Choosing the Correct Data Delivery
For many organizations, data-as-a-service (DaaS) provides an easy, convenient, and secure method of accessing high-quality, de-identified clinical RWD for research. Additionally, data delivery can include a powerful self-service dashboard that visualizes the data in summary. One example is Verana Health’s Qdata Anti-VEGF Market Tracker which actively tracks real-world therapy usage, rolling market share and other KPIs of interest. The data is refreshed monthly. Such solutions empower organizations to leverage RWD in day-to-day decision-making.
Verana Health offers DaaS for its Qdata® modules. These modules start with structured and unstructured EHR data on more than 90 million de-identified patients.
The data are harmonized, tokenized, and can be linked with other sources, such as claims and images in VeraQ. Finally, the data are curated with clinical expertise and guidance, complemented by NLP and ML. The result is Qdata: research-ready, fit-for-purpose data modules that enable observational studies on a multitude of conditions across ophthalmology and urology.
On the other hand, some organizations may not have the in-house resources required to manage such a large amount of data. In these cases, Verana Health can offer customized projects, in which the team analyzes Qdata on the organization’s behalf and delivers insights tailored to unique requirements and objectives.

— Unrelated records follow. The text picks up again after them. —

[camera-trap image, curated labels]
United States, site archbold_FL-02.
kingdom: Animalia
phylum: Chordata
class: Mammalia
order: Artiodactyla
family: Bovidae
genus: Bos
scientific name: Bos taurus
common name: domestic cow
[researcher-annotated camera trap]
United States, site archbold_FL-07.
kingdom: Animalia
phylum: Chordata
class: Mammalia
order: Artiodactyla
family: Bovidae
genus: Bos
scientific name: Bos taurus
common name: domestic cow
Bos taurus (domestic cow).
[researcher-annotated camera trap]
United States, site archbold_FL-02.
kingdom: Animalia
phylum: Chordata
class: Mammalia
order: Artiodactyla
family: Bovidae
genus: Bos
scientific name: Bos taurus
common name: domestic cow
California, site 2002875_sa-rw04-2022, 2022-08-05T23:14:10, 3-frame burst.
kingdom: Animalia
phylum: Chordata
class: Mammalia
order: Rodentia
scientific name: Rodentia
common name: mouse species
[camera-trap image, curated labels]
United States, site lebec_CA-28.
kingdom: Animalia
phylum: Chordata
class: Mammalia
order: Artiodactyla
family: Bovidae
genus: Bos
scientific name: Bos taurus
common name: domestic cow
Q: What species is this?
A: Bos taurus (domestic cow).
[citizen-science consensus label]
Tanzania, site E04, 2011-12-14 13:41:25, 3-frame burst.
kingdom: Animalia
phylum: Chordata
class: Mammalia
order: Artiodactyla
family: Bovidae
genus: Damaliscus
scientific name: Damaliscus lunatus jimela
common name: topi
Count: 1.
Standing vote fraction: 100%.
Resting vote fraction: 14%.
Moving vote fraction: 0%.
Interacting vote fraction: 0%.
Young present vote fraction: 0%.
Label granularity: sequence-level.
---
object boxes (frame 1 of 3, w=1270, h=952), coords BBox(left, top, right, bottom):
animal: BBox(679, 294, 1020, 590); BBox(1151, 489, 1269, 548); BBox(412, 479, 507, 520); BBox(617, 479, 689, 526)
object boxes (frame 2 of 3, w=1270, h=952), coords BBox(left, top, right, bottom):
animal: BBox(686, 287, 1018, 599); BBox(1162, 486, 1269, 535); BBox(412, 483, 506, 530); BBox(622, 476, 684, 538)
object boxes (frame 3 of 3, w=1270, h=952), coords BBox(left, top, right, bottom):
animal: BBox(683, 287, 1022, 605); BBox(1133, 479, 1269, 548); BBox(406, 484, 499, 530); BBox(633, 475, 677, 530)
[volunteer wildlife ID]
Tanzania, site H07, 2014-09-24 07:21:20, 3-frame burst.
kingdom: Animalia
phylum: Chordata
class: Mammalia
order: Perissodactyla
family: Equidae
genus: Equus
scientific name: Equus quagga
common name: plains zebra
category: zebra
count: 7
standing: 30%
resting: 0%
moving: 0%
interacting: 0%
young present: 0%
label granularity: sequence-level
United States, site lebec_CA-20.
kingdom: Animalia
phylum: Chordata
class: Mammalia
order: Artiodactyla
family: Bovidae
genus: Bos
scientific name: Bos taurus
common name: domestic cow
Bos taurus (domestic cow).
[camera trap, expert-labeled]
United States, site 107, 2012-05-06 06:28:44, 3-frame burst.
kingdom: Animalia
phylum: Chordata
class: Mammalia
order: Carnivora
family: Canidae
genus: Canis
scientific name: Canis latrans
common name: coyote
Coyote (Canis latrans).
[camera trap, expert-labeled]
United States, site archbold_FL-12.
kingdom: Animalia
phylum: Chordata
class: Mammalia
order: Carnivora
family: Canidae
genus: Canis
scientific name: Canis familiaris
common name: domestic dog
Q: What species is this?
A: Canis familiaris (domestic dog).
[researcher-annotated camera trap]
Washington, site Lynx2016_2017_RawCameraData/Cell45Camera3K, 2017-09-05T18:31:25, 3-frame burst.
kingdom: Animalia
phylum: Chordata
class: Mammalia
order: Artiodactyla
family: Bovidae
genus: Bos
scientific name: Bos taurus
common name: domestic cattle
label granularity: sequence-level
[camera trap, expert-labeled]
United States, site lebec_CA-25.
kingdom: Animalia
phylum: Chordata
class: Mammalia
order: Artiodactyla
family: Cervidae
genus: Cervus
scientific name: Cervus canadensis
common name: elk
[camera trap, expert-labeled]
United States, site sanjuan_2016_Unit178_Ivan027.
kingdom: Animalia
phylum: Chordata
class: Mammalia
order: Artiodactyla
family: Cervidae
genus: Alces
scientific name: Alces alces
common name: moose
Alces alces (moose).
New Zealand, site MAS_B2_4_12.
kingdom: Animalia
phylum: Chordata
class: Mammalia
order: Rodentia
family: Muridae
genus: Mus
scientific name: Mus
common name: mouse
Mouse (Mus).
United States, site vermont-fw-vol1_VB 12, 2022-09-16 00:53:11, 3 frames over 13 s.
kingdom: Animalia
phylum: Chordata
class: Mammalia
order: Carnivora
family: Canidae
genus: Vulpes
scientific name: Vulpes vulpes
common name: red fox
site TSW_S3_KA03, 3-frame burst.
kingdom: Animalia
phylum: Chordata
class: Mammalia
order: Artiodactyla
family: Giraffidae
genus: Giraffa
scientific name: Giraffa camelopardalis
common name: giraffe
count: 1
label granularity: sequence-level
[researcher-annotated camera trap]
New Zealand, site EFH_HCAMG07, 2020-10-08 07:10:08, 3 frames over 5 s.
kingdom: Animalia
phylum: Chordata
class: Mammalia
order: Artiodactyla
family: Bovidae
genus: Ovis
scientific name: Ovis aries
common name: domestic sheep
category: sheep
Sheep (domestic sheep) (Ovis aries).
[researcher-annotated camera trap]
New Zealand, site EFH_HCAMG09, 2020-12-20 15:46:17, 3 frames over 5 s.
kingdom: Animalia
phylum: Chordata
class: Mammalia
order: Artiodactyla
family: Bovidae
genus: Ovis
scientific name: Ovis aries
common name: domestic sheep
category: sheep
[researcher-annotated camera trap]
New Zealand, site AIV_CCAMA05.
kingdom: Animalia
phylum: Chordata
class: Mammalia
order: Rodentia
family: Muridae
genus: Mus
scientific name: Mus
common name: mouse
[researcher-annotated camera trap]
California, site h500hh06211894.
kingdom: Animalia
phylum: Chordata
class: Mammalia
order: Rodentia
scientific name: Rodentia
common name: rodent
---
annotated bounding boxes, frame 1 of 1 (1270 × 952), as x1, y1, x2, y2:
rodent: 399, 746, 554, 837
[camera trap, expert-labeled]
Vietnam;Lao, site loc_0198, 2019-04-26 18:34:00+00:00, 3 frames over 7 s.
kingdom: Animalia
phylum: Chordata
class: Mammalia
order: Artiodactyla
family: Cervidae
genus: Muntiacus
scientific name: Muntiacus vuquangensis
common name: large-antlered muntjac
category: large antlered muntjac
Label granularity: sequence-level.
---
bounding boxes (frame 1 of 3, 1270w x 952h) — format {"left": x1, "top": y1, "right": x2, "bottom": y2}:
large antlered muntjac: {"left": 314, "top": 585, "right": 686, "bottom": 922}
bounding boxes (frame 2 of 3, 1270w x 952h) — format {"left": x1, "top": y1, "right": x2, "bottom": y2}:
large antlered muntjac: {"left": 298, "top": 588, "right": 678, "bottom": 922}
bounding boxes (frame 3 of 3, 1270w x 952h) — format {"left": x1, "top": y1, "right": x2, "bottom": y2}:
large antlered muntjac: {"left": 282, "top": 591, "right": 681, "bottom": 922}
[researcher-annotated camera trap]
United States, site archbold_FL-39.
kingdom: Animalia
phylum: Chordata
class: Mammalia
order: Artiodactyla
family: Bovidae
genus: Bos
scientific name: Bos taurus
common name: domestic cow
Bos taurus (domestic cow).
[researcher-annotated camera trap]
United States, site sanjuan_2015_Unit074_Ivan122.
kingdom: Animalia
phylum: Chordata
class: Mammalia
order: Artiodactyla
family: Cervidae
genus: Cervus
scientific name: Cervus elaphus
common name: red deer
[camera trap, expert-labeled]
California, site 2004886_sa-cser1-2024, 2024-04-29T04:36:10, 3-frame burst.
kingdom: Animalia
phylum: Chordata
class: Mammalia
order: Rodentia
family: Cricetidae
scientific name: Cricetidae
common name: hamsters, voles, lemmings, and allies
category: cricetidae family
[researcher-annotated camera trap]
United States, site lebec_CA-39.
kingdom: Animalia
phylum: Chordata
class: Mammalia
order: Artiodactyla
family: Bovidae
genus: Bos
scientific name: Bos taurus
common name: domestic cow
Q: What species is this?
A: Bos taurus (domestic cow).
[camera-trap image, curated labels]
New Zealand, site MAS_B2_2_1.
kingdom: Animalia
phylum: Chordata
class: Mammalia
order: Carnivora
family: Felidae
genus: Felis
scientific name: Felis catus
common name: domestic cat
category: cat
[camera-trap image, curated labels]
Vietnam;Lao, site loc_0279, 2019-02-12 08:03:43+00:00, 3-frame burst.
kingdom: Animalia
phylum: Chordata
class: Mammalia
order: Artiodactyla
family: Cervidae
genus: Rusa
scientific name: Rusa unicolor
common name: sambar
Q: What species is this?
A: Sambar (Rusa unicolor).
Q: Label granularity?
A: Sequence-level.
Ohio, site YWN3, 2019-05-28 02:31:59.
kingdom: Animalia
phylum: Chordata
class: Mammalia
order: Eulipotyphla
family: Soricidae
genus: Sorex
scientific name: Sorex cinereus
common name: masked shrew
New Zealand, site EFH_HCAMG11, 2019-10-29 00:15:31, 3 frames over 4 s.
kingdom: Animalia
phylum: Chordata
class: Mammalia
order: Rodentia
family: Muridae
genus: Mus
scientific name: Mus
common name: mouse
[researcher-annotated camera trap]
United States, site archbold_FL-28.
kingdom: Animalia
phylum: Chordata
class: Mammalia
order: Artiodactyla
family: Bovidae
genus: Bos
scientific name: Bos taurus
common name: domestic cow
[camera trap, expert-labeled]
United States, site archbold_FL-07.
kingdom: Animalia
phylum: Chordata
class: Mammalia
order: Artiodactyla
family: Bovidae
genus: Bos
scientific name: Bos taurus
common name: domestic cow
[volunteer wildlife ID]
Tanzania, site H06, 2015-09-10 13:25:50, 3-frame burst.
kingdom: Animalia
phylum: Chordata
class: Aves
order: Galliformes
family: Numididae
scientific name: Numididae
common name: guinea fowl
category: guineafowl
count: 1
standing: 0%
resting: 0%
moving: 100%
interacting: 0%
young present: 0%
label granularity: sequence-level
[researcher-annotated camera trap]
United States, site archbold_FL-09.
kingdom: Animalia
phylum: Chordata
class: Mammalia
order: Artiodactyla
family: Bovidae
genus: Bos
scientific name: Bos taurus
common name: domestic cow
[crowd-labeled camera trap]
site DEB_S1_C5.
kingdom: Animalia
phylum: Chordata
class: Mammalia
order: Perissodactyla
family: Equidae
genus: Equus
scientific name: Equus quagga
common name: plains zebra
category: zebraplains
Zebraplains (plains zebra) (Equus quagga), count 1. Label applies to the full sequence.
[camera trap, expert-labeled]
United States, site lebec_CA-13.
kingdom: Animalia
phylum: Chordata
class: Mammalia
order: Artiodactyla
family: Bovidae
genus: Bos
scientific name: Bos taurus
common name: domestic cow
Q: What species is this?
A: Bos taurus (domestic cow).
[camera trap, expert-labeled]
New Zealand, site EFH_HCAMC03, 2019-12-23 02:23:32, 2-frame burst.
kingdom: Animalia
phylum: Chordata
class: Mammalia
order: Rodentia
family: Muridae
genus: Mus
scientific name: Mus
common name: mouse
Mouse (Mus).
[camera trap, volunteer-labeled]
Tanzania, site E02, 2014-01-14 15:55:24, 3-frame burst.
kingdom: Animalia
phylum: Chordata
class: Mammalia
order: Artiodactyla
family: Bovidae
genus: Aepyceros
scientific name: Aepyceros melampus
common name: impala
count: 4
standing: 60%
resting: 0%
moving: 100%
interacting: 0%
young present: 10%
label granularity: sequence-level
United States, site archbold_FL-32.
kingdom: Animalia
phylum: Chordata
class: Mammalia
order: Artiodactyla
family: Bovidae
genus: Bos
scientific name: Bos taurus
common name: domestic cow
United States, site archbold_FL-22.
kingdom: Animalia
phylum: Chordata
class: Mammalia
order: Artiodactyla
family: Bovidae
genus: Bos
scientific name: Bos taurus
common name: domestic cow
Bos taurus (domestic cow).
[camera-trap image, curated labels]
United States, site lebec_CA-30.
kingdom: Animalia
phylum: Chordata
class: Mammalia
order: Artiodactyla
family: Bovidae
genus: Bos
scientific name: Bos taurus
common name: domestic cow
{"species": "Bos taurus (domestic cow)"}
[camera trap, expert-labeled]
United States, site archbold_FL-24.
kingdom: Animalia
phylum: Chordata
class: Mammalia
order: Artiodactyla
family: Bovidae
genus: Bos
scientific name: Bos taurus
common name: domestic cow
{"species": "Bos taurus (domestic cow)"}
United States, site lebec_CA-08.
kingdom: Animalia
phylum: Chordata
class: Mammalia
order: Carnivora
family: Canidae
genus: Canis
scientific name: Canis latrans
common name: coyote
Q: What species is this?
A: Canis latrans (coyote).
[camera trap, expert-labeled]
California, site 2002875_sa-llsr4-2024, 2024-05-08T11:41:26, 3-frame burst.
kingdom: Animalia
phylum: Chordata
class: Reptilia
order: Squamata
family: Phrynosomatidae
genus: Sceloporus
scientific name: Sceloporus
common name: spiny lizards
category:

In an era where data-driven decision-making is crucial, leveraging RWD and AI to generate RWE empowers organizations to have a stronger handle on how their therapies are performing in the real world, as well as against others in the market. From optimizing clinical trial designs to informing market strategies and improving patient outcomes, the integration of RWD and AI offers unprecedented opportunities for stakeholders across the industry.

As technology continues to advance and new data sources emerge, the importance of strategic partnerships cannot be overstated. By embracing the principles outlined in this guide and staying at the forefront of RWE generation, organizations can lead the way in shaping the future of healthcare and delivering value to patients, clinicians, and healthcare systems alike. Together, we can harness the power of RWD and AI to drive positive outcomes and improve the quality of care for all.